The more simplistic our algorithms and models, the easier it is to reverse engineer our actions based on given data sets. This danger is amplified if we sell access to the data we make decisions based on. Security through obscurity has long been considered in poor taste - and yet the more data points we make available the easier it is to reverse engineer other data points, our decision trees, and ultimately our actions. Now if we attempt to short a stock based on an algorithm we may find others attempting to profit from outmaneuvering us based on our ability to pull in machine learning models that are accurate with a limited data set.
Now, let’s say we train our data internally for a year and get to 90% accuracy with our models. Two years to get to 94%. Three years to get to 95%. Five years to get to 97%. And along the way we’ve enriched our data sets and likely added a custom algorithm that leverages multiple models to derive the same results. And we’ve gone from importing all of a tool like Tensorflow to bringing in much more custom (and so performant) tooling. We’re efficient, likely moving further into deep learning, and we have made it far more difficult for others to predict what we will do with a level of accuracy that is weaponizable against us.
Many organization incur a fair amount of cost in anonymizing and preparing data for our own use in machine learning and some choose to pass that cost on by making that data available to other organizations for a fee. This isn’t an argument not to sell data. There are scenarios where making our data sets available makes the whole world better.
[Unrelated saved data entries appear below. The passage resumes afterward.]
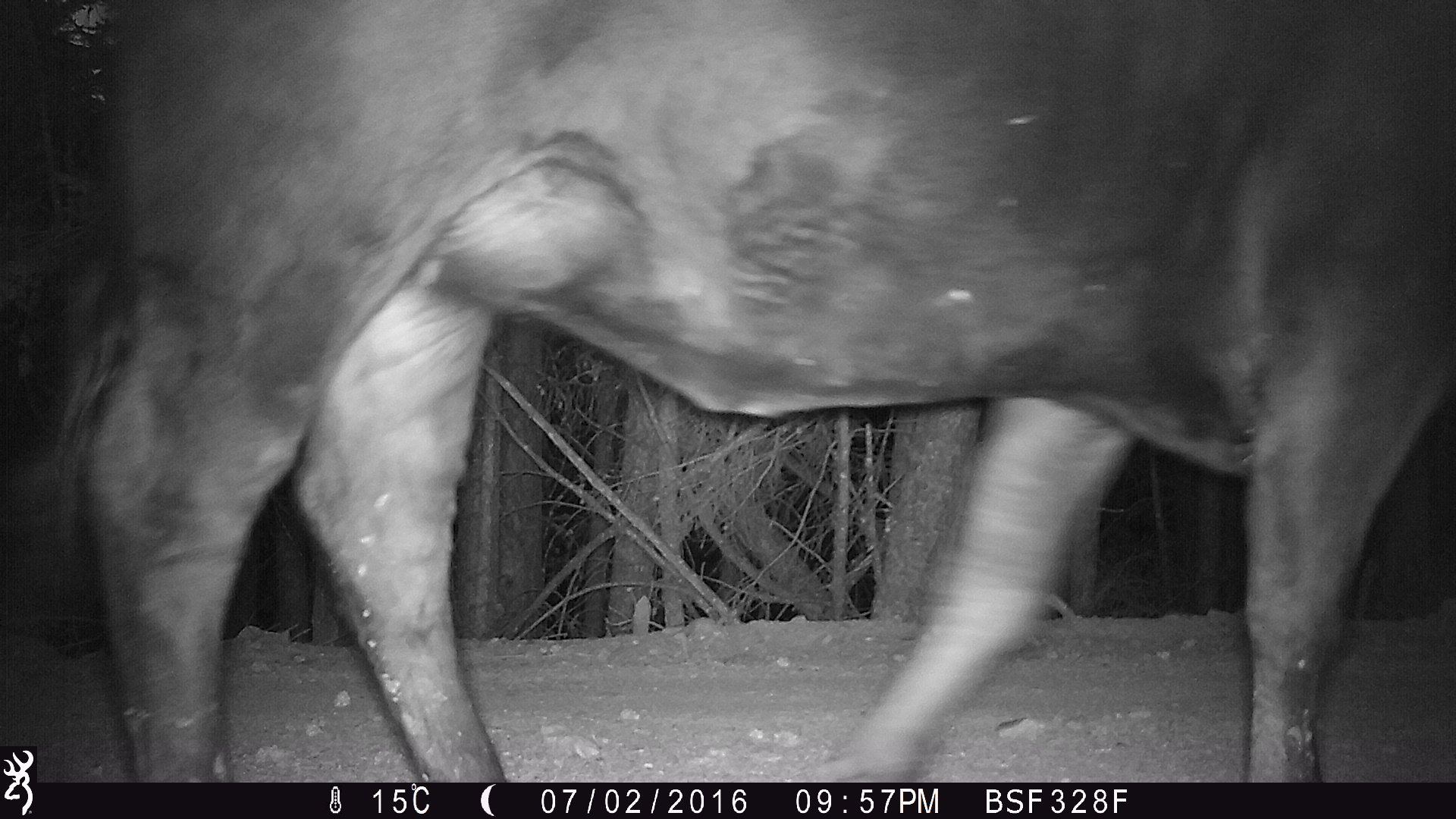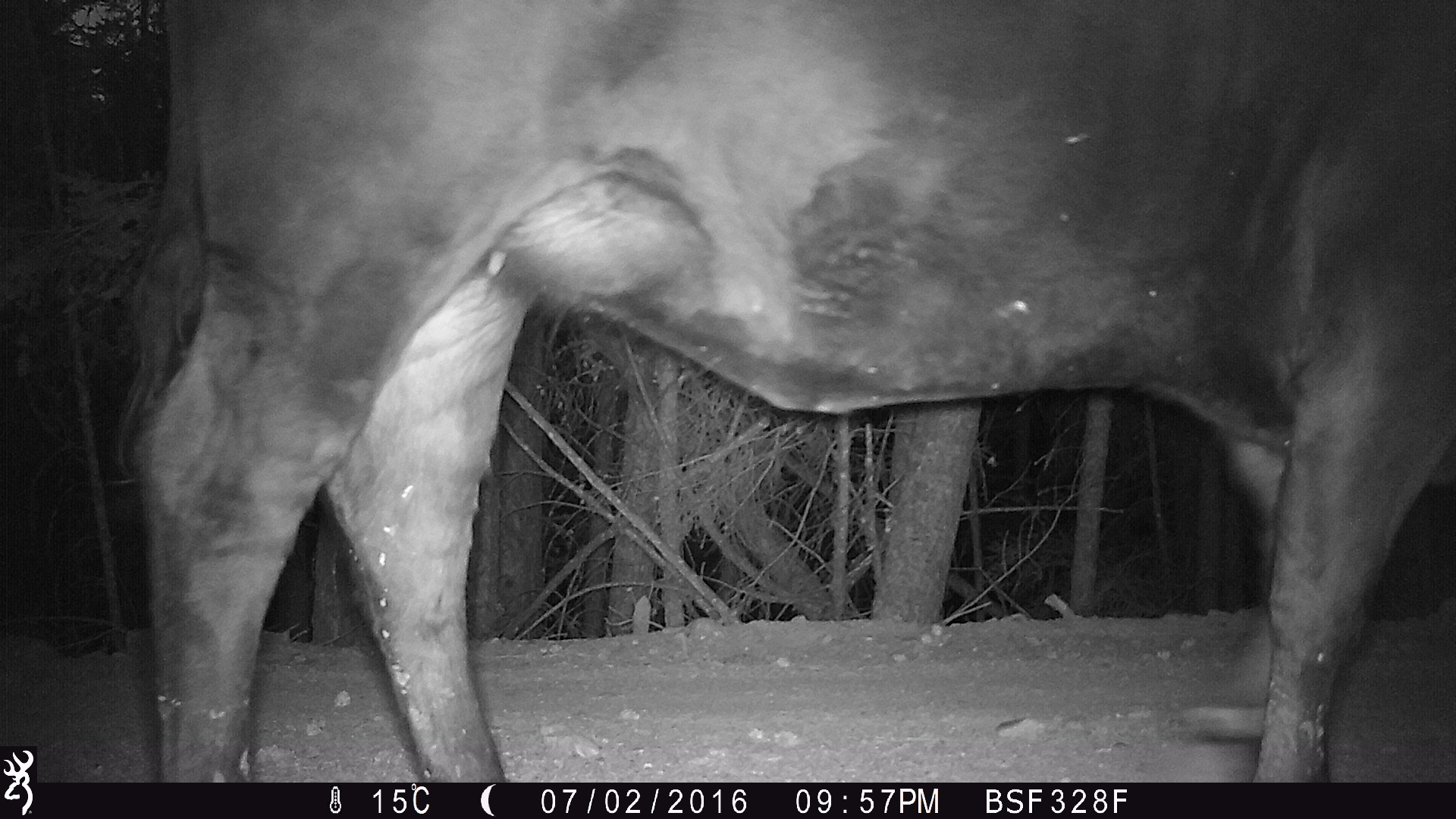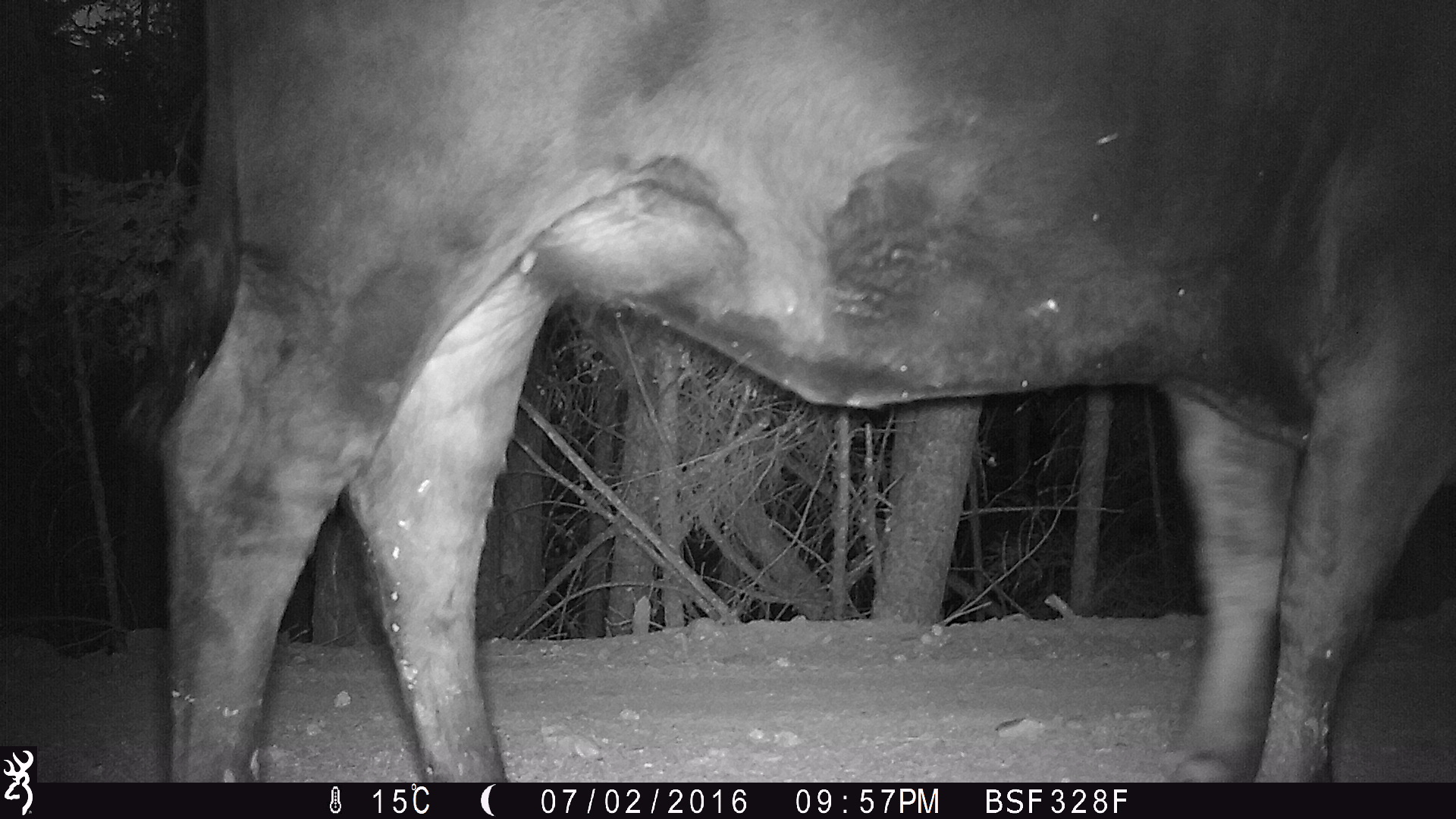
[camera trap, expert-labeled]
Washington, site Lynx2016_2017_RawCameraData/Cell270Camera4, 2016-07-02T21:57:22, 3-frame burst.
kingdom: Animalia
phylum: Chordata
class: Mammalia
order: Artiodactyla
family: Bovidae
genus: Bos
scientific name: Bos taurus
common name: domestic cattle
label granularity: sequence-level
But before we do so, we should understand the full impact in our risk management. Not only do we need to make sure we’re making data available in a compliant fashion - but we also need to take into account how the data helps derive algorithms and models, which if used by others not only reduces our competitive advantages but can also become a threat.
Imagine ordering 10,000 times the number of widgets we need, recommending offensive content to people, buying thousands of shares of a stock that’s about to tank, giving high-risk loans, becoming the underwriter for a block of people about to file tons of insurance claims, or any of the examples from the list of great use cases for machine learning earlier in the article. To be competitive we need hyper-automation based on machine learning. We just need to control our expectations for how quickly to expect results.
Machine learning is an important part of computer science’s quest to augment the human intellect. We didn’t learn calculus in the first grade. And we can’t expect machines to learn too quickly either. It’s better to be patient, train models, be deliberate about where and when we implement automation, and define when a model is accurate enough to predict an outcome given the risk threshold involved. That often means setting those expectations with those in the business so we have plenty of time (although preferably in a way they can see quantifiable outcomes at various milestones along our journey).
Computers may have helped our decision making - but they certainly haven’t made us more patient.